▶ _Exercise aim_:
In the material, copy out the lines word for word, beginning with the line containing "What distance do" and continuing through the line containing "What amount of", with both of those lines included.

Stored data
#####

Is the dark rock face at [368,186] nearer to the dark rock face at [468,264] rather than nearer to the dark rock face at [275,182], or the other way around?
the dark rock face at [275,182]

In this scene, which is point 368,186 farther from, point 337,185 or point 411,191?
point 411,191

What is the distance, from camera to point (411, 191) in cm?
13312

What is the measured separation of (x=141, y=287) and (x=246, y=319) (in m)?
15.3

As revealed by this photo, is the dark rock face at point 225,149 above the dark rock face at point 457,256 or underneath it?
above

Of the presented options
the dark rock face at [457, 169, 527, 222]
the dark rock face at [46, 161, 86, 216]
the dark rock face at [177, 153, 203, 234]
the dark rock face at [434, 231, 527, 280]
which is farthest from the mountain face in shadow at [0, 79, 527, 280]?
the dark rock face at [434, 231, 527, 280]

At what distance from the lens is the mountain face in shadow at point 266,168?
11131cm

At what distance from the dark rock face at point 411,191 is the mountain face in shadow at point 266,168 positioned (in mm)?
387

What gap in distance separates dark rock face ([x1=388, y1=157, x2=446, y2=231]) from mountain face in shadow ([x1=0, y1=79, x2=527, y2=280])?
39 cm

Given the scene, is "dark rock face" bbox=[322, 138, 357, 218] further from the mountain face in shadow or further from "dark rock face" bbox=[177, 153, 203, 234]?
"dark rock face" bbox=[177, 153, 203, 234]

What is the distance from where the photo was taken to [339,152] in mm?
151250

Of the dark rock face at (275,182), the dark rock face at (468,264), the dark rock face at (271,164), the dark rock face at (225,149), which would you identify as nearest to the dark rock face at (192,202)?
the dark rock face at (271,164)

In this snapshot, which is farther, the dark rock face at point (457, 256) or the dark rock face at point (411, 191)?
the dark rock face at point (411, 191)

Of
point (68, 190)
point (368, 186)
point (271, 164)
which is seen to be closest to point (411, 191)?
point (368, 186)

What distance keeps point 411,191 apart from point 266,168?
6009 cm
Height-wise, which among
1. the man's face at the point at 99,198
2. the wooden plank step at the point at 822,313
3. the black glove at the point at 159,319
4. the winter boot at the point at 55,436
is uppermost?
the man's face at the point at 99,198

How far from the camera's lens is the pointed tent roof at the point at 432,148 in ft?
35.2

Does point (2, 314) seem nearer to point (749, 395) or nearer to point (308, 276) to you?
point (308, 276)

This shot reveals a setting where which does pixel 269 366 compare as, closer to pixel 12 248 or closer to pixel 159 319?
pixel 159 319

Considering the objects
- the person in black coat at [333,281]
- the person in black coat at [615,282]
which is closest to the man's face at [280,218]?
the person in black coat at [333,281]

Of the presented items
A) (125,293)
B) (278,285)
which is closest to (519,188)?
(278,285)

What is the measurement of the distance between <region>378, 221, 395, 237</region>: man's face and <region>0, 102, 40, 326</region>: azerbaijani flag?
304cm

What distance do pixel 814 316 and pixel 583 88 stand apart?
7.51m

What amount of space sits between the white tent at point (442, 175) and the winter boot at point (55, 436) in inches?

#####

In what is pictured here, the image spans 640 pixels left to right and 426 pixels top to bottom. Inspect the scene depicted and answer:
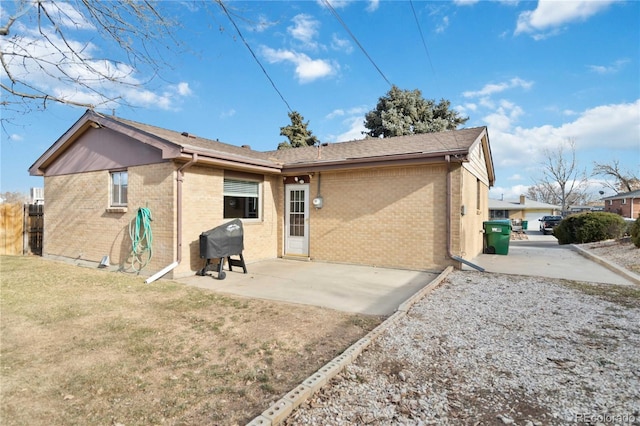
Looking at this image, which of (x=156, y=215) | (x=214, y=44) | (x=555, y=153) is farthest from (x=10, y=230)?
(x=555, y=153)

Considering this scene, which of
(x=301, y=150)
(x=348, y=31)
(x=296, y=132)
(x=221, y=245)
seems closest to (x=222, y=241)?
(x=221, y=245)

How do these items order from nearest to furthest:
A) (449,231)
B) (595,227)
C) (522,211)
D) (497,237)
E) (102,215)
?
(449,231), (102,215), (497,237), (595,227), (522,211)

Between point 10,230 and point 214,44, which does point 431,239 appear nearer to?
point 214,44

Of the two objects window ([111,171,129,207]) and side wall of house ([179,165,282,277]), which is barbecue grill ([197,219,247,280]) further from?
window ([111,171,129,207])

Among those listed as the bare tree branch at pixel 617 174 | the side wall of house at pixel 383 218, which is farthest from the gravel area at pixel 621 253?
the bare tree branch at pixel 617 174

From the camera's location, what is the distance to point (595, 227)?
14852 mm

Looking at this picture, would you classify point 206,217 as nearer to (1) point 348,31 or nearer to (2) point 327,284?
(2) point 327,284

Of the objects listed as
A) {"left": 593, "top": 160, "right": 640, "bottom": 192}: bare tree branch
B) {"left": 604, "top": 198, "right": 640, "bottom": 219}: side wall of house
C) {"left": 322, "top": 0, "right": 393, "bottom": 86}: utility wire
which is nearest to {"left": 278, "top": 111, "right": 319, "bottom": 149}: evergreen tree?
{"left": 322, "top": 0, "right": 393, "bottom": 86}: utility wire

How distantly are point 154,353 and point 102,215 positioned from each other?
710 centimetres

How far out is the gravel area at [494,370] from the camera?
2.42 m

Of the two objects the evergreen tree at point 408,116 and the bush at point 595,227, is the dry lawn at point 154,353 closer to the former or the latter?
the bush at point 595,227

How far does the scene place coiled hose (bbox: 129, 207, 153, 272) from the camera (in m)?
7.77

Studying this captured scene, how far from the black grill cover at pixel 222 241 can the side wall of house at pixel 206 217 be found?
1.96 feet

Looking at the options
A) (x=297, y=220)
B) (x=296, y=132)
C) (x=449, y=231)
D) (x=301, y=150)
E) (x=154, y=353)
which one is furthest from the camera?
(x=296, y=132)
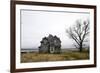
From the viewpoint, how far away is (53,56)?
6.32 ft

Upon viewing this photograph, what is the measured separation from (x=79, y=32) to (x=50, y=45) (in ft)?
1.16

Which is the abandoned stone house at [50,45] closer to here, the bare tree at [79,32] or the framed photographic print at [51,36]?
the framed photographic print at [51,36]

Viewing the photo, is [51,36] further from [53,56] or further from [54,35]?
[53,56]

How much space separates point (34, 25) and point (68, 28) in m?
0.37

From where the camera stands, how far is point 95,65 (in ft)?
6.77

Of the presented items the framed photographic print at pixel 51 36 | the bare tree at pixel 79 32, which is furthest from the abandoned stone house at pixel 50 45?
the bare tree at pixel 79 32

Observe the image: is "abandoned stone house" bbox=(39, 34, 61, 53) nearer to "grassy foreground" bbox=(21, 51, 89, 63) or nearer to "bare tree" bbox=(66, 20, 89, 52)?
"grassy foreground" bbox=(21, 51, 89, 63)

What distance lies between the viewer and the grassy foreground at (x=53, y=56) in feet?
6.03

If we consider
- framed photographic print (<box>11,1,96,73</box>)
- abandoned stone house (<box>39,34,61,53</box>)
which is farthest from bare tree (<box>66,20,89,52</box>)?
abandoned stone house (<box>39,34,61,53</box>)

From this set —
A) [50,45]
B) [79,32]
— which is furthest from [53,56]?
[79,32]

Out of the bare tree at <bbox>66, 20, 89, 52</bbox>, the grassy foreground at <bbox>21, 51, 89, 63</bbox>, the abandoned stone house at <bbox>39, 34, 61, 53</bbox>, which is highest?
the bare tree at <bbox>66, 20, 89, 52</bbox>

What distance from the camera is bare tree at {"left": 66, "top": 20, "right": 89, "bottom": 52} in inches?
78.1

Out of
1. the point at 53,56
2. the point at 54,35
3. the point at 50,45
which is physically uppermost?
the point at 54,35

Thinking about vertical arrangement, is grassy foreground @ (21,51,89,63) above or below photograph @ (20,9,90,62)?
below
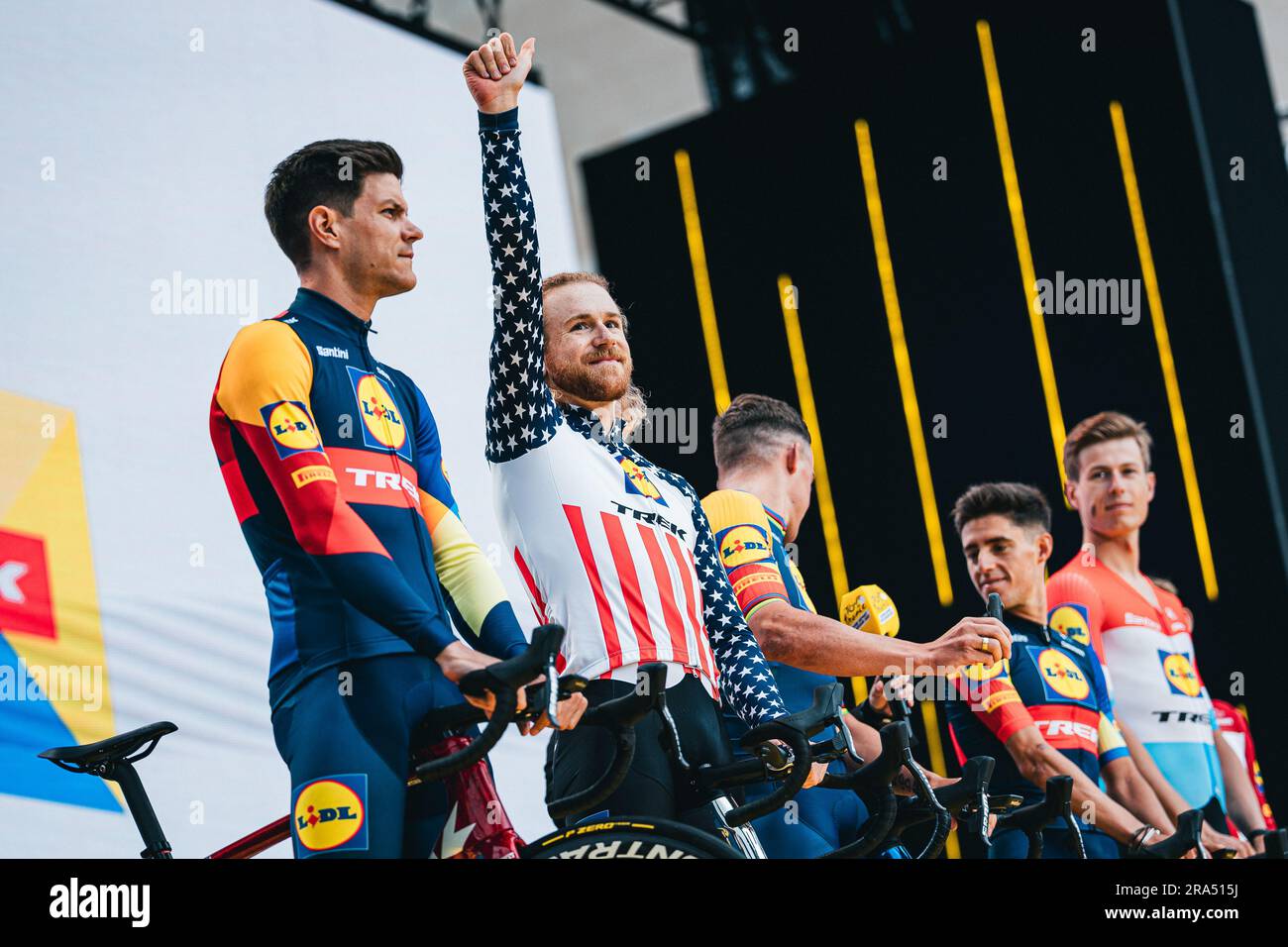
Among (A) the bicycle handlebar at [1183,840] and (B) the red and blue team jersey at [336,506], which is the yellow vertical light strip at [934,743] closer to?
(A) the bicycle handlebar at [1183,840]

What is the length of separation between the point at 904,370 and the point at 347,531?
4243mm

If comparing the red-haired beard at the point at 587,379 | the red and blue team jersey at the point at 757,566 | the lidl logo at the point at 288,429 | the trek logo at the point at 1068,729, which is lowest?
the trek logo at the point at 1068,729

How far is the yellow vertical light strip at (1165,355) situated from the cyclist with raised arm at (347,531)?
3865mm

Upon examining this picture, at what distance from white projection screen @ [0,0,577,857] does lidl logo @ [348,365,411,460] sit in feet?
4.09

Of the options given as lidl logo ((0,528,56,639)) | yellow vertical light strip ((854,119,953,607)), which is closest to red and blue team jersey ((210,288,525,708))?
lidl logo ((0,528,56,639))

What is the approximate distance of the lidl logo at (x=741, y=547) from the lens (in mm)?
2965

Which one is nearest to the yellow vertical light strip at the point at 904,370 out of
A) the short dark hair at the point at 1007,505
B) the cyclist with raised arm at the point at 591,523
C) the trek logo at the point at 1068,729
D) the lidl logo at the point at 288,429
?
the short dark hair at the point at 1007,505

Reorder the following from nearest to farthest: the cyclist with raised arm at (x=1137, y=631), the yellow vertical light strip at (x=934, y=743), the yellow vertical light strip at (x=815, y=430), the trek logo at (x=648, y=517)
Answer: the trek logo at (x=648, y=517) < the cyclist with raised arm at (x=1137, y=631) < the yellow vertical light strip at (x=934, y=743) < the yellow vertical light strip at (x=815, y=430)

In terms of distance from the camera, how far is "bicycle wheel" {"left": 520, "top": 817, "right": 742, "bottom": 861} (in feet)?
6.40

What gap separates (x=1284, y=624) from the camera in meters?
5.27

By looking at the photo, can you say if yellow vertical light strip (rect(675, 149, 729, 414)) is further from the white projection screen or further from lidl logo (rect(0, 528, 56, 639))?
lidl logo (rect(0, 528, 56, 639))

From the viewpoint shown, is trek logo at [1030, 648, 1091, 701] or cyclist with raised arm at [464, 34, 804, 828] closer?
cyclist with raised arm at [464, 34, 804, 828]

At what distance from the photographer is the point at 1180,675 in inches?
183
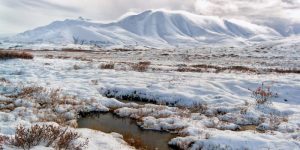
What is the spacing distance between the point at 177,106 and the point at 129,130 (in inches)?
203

#####

▶ _Reply to the exercise_:
What distance do pixel 814 316 and pixel 583 88 stand apart?
7.51m

What amount of space sits between the white tent at point (442, 175) and the winter boot at point (55, 436) in inches?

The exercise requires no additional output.